J'ai bien assez vécu, puisque dans mes douleurs
Je marche, sans trouver de bras qui me secourent,
Puisque je ris à peine aux enfants qui m'entourent,
Puisque je ne suis plus réjoui par les fleurs ;
Puisqu'au printemps, quand Dieu met la nature en fête,
J'assiste, esprit sans joie, à ce splendide amour ;
Puisque je suis à l'heure où l'homme fuit le jour,
Hélas ! et sent de tout la tristesse secrète ;
Puisque l'espoir serein dans mon âme est vaincu ;
Puisqu'en cette saison des parfums et des roses,
Ô ma fille ! j'aspire à l'ombre où tu reposes,
Puisque mon coeur est mort, j'ai bien assez vécu.
Je n'ai pas refusé ma tâche sur la terre.
Mon sillon ? Le voilà. Ma gerbe ? La voici.
J'ai vécu souriant, toujours plus adouci,
Debout, mais incliné du côté du mystère.
J'ai fait ce que j'ai pu ; j'ai servi, j'ai veillé,
Et j'ai vu bien souvent qu'on riait de ma peine.
Je me suis étonné d'être un objet de haine,
Ayant beaucoup souffert et beaucoup travaillé.
Dans ce bagne terrestre où ne s'ouvre aucune aile,
Sans me plaindre, saignant, et tombant sur les mains,
Morne, épuisé, raillé par les forçats humains,
J'ai porté mon chaînon de la chaîne éternelle.
Maintenant, mon regard ne s'ouvre qu'à demi ;
Je ne me tourne plus même quand on me nomme ;
Je suis plein de stupeur et d'ennui, comme un homme
Qui se lève avant l'aube et qui n'a pas dormi.
Je ne daigne plus même, en ma sombre paresse,
Répondre à l'envieux dont la bouche me nuit.
Ô Seigneur, ! ouvrez-moi les portes de la nuit,
Afin que je m'en aille et que je disparaisse !
Veni, Vidi, Vixi
I have lived long enough, since in my grief
I walk, nor any arm to help is found;
Since I scarce laugh at the dear children round,
Since flowers, henceforth, can give me no relief.
Since in the Spring, when God makes Nature crave,
I see with joyless soul that love so bright;
Since reached the hour when man avoids the light,
And knows the bitterness that all things have.

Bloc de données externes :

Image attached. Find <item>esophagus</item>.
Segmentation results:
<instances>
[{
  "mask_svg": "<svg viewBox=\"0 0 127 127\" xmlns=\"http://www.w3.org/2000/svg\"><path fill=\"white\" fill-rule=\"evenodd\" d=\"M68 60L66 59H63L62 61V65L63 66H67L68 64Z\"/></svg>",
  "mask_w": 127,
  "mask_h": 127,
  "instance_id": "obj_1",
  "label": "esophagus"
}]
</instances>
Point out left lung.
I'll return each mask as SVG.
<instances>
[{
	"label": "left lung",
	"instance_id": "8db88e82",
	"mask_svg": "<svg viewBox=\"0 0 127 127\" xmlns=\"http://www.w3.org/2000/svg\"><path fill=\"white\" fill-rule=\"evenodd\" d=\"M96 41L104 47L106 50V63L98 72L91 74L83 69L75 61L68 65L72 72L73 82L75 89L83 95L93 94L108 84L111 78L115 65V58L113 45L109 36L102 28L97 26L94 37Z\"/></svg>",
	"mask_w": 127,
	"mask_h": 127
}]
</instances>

Since from my soul all hope has passed away;
Since, in this month of fragrance and the rose,
My child! I wish to share thy dark repose;
Since, dead my heart, too long in life I stay.

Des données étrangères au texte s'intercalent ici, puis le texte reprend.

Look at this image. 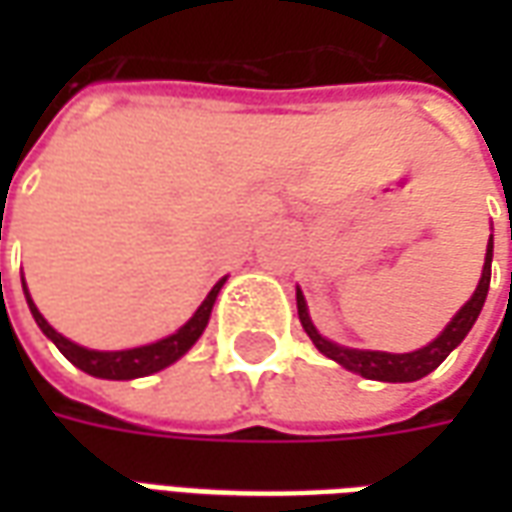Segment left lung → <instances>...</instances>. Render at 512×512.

From earth's set task I never sought to fly:
Ploughed is my furrow, and my harvest o'er.
Cheerful I lived, and gentle more and more--
Erect, yet prone to bow towards mystery.
I've done my best: with work and watching worn,
I've seen that many mocked my grieving state;
And I have wondered at there causeless hate,
Having much sorrow and much labour borne.
In this world's gaol, where all escape is vain,
Unmurmuring, bleeding, prostrate 'neath the shock.
Silent, exhausted, jeered by felon mock,
I've dragged my link of the eternal chain.
Now my tired eyes are but half open kept,
To turn when I am called is all I can,
Wearied and stupefied, and like a man
Who rises e'er the morn, and ne'er has slept.
Idle through grief, I neither deign nor care
Notice to take of envy's noisome spite.
O Lord! now open me the gates of night,
That I may get me gone, and disappear.